WHAT IS BEING ASKED
State how many lines of the records contain the word "visible", giving only the number.

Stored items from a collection
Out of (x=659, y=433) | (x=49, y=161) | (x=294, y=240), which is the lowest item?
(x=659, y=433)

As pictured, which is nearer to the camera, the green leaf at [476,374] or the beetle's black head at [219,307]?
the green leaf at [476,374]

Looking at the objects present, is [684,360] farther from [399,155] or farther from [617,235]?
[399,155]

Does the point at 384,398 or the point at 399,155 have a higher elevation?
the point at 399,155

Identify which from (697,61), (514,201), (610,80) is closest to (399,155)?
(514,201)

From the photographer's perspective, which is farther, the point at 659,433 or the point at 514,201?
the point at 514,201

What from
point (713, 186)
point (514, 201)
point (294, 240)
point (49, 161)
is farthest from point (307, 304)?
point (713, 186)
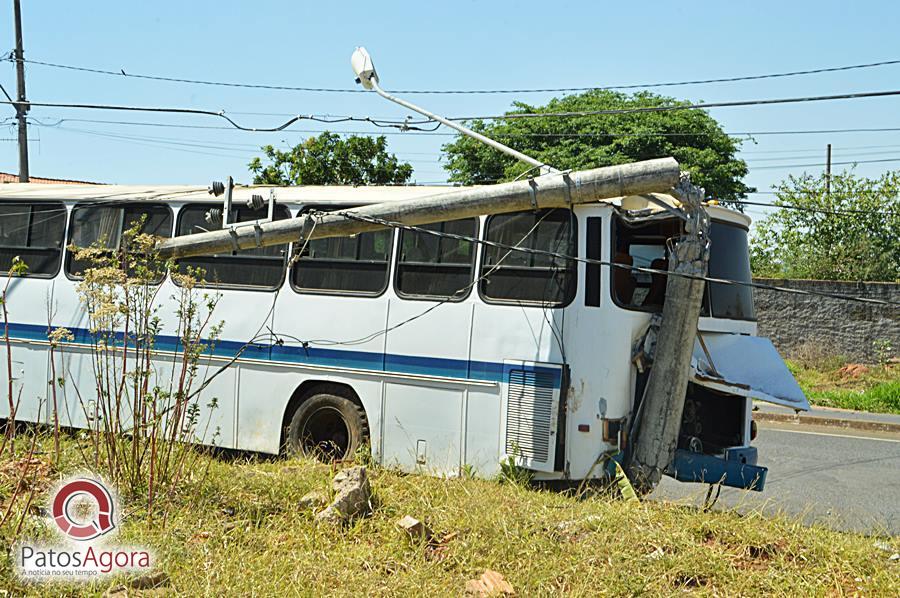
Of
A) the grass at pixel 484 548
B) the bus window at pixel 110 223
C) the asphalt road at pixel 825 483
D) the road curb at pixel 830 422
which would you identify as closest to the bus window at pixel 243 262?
the bus window at pixel 110 223

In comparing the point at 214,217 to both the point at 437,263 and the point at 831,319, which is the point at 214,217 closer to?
the point at 437,263

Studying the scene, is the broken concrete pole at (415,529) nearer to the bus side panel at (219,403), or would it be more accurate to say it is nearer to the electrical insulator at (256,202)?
the bus side panel at (219,403)

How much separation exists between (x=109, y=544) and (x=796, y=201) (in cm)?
2429

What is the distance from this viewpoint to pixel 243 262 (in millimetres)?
9523

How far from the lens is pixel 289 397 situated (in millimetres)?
9180

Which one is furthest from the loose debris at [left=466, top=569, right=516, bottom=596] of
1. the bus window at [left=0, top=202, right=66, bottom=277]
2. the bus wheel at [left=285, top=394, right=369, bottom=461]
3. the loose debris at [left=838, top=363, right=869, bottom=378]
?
the loose debris at [left=838, top=363, right=869, bottom=378]

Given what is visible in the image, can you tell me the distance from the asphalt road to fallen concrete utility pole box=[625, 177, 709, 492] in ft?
1.53

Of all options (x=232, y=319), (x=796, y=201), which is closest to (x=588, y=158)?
(x=796, y=201)

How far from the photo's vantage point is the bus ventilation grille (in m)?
7.84

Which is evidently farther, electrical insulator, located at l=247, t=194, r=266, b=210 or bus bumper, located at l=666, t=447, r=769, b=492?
electrical insulator, located at l=247, t=194, r=266, b=210

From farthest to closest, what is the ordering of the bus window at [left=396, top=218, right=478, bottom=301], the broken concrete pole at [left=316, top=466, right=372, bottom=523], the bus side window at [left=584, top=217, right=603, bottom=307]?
the bus window at [left=396, top=218, right=478, bottom=301] → the bus side window at [left=584, top=217, right=603, bottom=307] → the broken concrete pole at [left=316, top=466, right=372, bottom=523]

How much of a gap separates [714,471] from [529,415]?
1690 millimetres

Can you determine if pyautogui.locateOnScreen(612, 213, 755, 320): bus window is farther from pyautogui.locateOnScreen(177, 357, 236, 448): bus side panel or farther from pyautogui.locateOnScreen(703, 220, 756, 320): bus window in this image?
pyautogui.locateOnScreen(177, 357, 236, 448): bus side panel

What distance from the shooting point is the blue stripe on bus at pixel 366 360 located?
26.7 ft
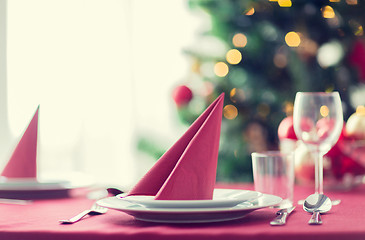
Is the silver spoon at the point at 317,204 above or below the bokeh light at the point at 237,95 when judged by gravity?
below

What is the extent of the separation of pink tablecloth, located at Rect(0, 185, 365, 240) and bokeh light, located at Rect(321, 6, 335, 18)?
5.12 ft

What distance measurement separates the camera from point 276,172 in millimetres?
1039

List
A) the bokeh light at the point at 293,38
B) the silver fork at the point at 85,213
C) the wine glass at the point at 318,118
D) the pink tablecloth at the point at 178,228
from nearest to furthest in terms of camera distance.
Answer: the pink tablecloth at the point at 178,228
the silver fork at the point at 85,213
the wine glass at the point at 318,118
the bokeh light at the point at 293,38

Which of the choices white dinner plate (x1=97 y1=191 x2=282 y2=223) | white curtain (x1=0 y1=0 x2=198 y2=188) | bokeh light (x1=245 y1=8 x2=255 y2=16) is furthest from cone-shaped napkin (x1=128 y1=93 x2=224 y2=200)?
white curtain (x1=0 y1=0 x2=198 y2=188)

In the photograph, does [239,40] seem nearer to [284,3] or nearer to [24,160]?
[284,3]

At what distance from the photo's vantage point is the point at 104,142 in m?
4.03

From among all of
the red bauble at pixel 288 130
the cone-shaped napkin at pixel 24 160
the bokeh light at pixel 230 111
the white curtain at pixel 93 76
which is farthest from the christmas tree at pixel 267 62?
the cone-shaped napkin at pixel 24 160

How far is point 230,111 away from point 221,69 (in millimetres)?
202

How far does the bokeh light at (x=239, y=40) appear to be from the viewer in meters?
2.43

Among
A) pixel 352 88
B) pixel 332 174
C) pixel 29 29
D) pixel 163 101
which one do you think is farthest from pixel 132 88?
pixel 332 174

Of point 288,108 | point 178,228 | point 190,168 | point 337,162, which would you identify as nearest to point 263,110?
point 288,108

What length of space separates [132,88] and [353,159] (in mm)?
2862

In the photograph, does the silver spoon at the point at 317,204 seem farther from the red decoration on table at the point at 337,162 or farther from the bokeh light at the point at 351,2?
the bokeh light at the point at 351,2

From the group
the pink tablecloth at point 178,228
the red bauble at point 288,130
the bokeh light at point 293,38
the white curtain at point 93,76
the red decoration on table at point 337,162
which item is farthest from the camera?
the white curtain at point 93,76
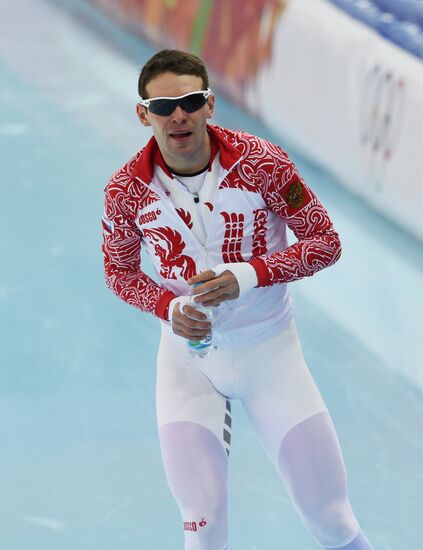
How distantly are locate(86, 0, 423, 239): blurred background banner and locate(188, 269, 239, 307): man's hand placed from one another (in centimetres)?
336

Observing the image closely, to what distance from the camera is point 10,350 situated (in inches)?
251

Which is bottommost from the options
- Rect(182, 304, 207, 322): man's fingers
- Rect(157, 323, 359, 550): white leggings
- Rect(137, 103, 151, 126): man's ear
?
Rect(157, 323, 359, 550): white leggings

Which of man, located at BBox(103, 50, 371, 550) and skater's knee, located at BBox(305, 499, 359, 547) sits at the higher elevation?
man, located at BBox(103, 50, 371, 550)

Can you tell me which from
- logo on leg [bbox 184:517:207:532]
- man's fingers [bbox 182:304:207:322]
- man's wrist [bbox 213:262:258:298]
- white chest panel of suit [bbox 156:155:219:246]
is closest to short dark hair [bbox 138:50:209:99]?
white chest panel of suit [bbox 156:155:219:246]

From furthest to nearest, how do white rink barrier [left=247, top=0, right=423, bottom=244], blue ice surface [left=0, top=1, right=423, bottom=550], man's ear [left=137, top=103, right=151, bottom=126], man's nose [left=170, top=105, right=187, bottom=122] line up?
white rink barrier [left=247, top=0, right=423, bottom=244] → blue ice surface [left=0, top=1, right=423, bottom=550] → man's ear [left=137, top=103, right=151, bottom=126] → man's nose [left=170, top=105, right=187, bottom=122]

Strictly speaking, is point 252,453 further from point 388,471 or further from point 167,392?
point 167,392

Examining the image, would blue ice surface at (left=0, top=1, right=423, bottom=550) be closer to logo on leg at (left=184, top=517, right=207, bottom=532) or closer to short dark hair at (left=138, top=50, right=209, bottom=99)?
logo on leg at (left=184, top=517, right=207, bottom=532)

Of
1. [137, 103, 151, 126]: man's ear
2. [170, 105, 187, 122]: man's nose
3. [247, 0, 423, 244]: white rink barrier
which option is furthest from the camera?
[247, 0, 423, 244]: white rink barrier

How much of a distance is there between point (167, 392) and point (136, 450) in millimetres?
1453

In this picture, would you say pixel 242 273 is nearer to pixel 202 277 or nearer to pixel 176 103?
pixel 202 277

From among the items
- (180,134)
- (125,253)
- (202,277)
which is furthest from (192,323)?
(180,134)

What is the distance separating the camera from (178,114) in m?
3.86

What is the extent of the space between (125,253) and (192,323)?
1.46ft

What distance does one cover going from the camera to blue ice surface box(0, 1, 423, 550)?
5.07m
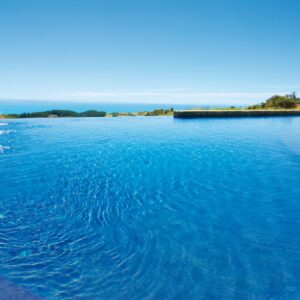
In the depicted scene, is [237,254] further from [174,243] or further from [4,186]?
[4,186]

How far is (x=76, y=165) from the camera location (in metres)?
6.95

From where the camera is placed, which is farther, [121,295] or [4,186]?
[4,186]

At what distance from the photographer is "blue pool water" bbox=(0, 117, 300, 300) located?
263 centimetres

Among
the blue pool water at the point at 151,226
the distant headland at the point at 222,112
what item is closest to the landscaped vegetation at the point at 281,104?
the distant headland at the point at 222,112

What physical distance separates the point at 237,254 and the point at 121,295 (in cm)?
163

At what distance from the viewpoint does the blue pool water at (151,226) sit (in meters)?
2.63

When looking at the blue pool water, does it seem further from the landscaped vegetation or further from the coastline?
the landscaped vegetation

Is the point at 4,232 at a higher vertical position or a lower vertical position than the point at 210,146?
lower

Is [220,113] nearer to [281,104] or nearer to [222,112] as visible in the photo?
[222,112]

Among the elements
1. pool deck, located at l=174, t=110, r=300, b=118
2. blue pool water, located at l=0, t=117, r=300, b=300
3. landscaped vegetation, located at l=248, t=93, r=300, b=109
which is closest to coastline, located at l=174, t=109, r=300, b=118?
pool deck, located at l=174, t=110, r=300, b=118

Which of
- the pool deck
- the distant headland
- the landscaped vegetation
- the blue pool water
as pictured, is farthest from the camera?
the landscaped vegetation

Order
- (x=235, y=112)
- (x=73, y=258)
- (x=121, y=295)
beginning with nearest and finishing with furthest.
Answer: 1. (x=121, y=295)
2. (x=73, y=258)
3. (x=235, y=112)

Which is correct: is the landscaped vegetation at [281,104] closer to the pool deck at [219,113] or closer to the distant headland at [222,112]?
the distant headland at [222,112]

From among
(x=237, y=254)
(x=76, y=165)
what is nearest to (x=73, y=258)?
(x=237, y=254)
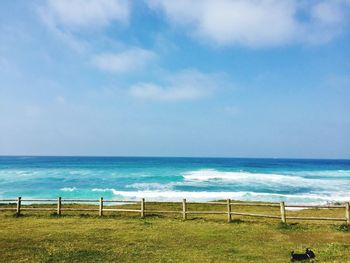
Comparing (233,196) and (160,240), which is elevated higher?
(160,240)

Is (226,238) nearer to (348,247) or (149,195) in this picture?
(348,247)

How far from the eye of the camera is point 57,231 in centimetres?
1523

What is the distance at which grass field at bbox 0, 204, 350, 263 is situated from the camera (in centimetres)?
1093

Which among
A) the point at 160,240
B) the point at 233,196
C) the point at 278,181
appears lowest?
the point at 233,196

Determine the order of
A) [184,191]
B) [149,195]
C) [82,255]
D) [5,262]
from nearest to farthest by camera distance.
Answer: [5,262] < [82,255] < [149,195] < [184,191]

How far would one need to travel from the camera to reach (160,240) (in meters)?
13.4

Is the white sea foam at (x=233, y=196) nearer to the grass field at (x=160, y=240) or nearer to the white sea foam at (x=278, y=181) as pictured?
the white sea foam at (x=278, y=181)

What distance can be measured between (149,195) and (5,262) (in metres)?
30.5

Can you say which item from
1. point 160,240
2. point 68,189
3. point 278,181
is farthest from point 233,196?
point 160,240

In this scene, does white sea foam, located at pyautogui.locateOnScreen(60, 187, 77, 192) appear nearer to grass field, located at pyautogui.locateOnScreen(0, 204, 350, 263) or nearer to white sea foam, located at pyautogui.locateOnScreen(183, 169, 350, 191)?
white sea foam, located at pyautogui.locateOnScreen(183, 169, 350, 191)

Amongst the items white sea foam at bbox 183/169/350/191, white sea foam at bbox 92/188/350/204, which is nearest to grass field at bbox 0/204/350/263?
white sea foam at bbox 92/188/350/204

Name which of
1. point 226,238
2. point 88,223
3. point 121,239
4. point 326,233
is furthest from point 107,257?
point 326,233

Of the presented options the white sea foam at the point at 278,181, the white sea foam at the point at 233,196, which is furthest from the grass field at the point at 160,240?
the white sea foam at the point at 278,181

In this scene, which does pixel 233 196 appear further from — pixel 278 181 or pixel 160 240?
pixel 160 240
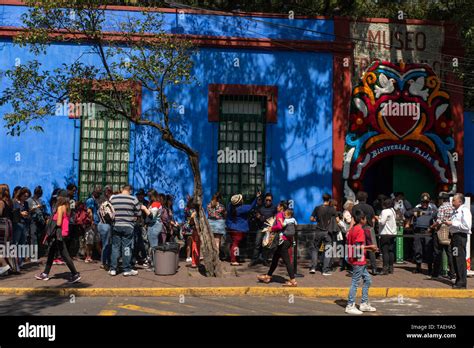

COMPLETE OUTPUT
2